Sia chiaro, questo Morenic Trail ha lasciato belle sensazioni ma più per il corollario intorno alla gara che per l´evento in sè.
Il distacco emotivo mi ha portato a mantenere una grande lucidità per tutto il percorso, concentrazione mantenuta dall´iPod in funzione senza stop e dal bozzolo in cui ero rinchiuso di sogni e aspirazioni.
L´unico contatto esterno l´ho avuto con un francese davanti a me in settima posizione al km 67 “You´re running strong!”, occhi di ghiaccio e con l´indice della mano sinistra si batte due leggeri colpi sulla fronte: un´altra conferma che a far da protagonista oggi è la testa.
Al tramonto anche la natura sembra iniziare ad annoiarsi della monotonia del percorso e della ripetitività paesaggista, decide così di abbassare una forte nebbia dichiarando bancarotta per mancanza di idee. Una discriminante di poco conto per chi come me ha grandi difficoltà ad orientarsi anche in condizioni di visibilità ottimali!

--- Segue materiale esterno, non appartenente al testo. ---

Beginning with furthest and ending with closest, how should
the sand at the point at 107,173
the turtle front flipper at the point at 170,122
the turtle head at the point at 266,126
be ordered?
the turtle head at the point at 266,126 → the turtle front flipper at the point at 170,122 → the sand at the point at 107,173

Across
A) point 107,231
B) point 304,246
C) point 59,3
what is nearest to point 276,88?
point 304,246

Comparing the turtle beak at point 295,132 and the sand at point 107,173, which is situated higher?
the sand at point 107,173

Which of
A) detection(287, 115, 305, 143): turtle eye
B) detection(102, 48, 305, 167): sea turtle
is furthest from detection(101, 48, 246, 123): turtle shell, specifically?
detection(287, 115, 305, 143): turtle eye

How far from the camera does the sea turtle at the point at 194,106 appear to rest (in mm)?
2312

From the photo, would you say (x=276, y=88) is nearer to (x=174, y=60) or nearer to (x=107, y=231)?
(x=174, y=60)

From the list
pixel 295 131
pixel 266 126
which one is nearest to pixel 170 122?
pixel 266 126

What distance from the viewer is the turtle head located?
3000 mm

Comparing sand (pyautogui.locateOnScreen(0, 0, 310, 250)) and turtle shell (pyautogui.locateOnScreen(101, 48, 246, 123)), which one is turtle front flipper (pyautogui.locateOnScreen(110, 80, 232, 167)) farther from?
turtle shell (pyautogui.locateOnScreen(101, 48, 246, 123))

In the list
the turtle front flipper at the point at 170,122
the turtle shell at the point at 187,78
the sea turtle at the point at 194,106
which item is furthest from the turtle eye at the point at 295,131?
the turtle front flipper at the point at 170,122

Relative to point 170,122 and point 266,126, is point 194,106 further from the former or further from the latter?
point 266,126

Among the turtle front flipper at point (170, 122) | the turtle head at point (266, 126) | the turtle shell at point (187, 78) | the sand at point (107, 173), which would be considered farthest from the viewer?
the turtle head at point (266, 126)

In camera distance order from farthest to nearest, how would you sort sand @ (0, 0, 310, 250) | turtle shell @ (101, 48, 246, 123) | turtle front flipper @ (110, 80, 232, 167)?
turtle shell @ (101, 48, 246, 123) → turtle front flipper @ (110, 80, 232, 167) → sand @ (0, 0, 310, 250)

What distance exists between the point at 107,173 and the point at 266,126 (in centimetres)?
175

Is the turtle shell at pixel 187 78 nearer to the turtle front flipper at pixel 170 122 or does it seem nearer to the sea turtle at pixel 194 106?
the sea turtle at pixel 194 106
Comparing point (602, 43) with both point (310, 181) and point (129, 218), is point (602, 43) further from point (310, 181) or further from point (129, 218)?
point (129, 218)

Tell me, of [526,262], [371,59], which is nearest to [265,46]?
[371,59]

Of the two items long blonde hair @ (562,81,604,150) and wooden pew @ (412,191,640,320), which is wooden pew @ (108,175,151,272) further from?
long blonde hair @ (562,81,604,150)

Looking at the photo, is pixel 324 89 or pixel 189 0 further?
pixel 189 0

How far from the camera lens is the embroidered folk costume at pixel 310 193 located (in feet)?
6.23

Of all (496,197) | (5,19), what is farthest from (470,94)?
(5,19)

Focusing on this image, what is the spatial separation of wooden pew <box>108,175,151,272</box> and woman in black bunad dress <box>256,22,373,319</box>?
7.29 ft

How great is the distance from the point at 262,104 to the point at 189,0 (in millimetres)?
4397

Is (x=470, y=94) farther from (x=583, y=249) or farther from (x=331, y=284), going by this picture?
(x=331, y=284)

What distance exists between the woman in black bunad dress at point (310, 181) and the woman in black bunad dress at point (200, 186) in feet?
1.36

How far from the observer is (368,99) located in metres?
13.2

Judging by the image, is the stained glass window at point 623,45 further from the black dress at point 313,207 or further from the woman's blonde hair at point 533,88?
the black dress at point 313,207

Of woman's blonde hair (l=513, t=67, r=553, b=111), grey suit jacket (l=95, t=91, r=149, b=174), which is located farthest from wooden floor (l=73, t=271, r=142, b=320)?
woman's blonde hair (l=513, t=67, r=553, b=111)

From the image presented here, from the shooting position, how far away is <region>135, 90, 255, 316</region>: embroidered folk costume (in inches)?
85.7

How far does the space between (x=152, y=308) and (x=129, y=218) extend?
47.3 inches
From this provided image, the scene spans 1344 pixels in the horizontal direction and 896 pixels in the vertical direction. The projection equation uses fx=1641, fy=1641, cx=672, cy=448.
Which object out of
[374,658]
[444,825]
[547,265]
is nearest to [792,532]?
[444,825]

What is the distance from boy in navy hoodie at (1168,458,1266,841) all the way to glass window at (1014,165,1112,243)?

La gara procederà in tutta tranquillità dedicando ampi spazi alle esplosioni di sapori degli ultimi ristori e maggior ascolto delle gambe in vista dell´Ultra Trail del Lago d´´Orta.
L´organizzazione impeccabile e l´ottima compagnia di Luca hanno compensato una gara in sordina ma che lascerà sicuramente un ricordo piacevole.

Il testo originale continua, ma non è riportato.